El viejecito parecía sumido en un coma, precursor del tránsito; pero las palabras del doctor le galvanizaron de pronto. Se estremeció hondamente; por segunda vez abrió los párpados y su mirar atónito chispeó.

-¡La agonía! -gritó con voz remontada-. ¿Quién habla de agonía? ¡No quiero morir!... ¡No quiero morir aún!... ¡Vivir, vivir un poco más!... ¡Doctor!... ¡Por compasión!... ¡La vida!

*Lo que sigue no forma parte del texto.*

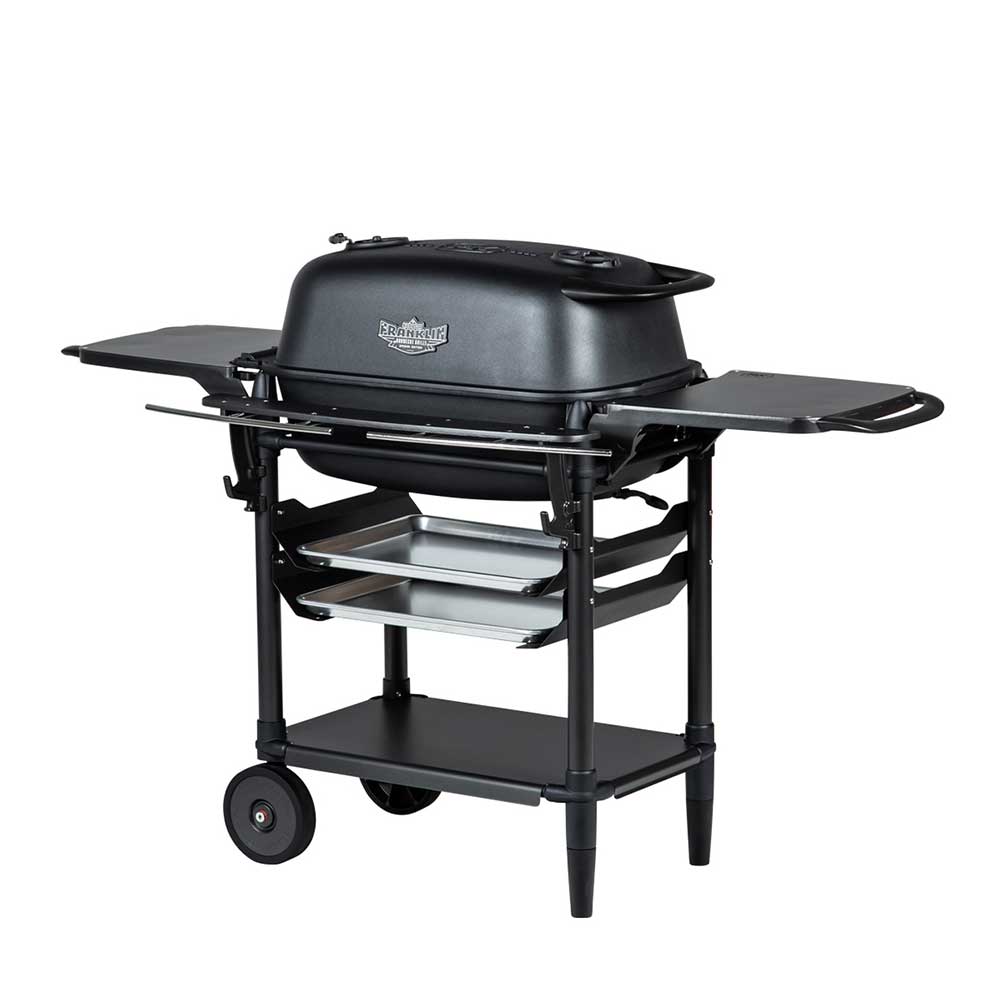 Angled front view of a PK Franklin charcoal grill with a black lid. The grill features side shelves, two trays beneath the grilling area, and a lower shelf for additional storage. One side of the grill is supported by two wheels for easy mobility.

Y, agotado por el esfuerzo, recayó anhelante, en un acceso de disnea, contra el respaldo del sillón.

El niño volvía a reflexionar, metiendo la yema del índice entre las hojas de flor de los labios. Y volviéndose hacia la niñera, pronunció por fin:

-¿Ves, chachita? Me engañaba papá. ¡Maldita gana tenía papá de morirse!